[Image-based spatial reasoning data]
------------------------------------------------------------------------

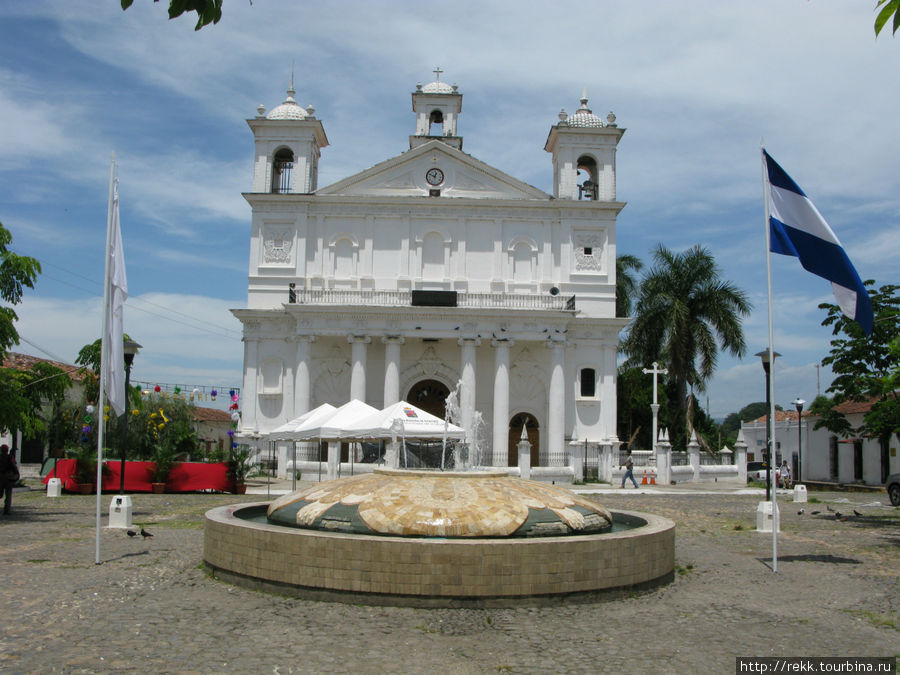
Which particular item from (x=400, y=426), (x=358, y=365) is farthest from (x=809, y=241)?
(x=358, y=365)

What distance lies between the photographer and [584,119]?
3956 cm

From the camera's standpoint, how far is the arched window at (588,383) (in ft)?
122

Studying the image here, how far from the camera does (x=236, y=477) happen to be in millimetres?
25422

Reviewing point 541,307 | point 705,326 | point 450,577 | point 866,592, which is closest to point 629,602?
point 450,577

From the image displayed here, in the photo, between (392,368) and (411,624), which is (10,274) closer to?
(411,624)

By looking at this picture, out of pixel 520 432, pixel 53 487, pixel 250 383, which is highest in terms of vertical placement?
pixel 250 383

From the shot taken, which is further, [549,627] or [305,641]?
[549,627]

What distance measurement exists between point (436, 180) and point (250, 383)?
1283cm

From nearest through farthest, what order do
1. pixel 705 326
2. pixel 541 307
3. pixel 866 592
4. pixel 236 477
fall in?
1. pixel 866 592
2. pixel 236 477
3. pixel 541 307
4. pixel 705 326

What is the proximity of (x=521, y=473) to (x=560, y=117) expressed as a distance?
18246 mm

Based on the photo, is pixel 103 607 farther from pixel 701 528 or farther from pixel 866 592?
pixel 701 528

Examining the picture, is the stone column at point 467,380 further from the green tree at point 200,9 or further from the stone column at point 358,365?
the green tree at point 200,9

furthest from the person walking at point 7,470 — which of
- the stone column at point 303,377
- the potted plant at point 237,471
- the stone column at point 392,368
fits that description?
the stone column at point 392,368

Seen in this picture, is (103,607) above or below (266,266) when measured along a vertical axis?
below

------------------------------------------------------------------------

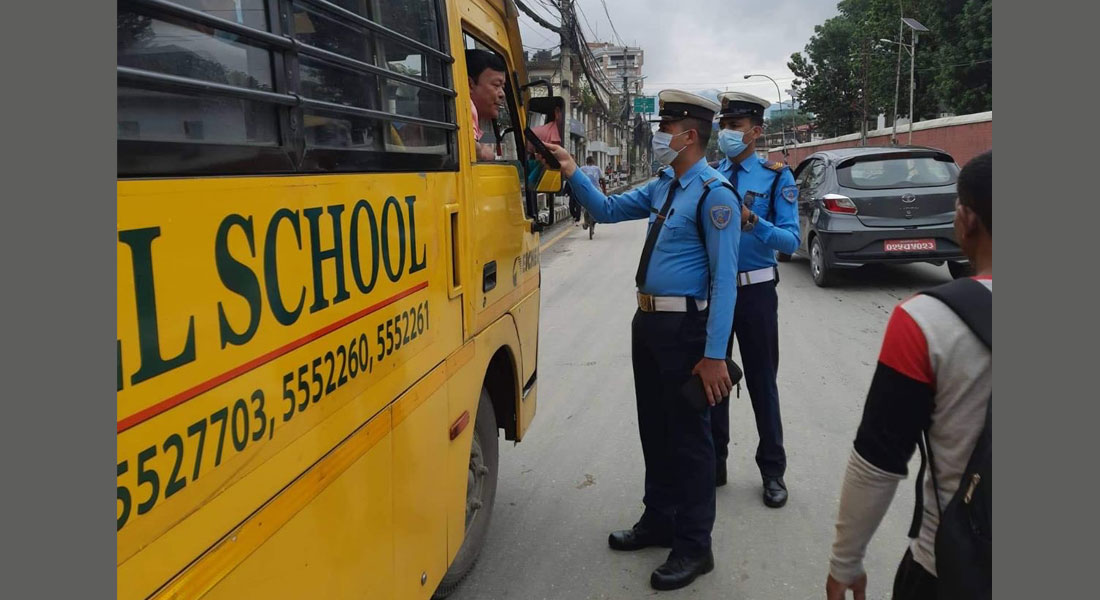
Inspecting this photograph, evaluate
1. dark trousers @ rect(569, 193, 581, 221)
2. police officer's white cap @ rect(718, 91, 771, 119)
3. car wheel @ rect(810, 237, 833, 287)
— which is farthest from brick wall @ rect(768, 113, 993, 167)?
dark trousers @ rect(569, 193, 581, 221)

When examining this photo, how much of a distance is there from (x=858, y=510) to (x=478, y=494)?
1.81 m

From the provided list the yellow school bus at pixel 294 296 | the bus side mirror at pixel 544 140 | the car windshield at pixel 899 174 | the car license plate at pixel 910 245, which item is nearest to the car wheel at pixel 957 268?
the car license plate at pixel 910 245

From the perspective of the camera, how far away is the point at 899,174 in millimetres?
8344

------------------------------------------------------------------------

[What this task involves]: Gather every line of the listing above that contains the string "below".

[Exercise result]:
Seen in this picture, is (103,607) above or below (266,266) when measured along a vertical axis?
below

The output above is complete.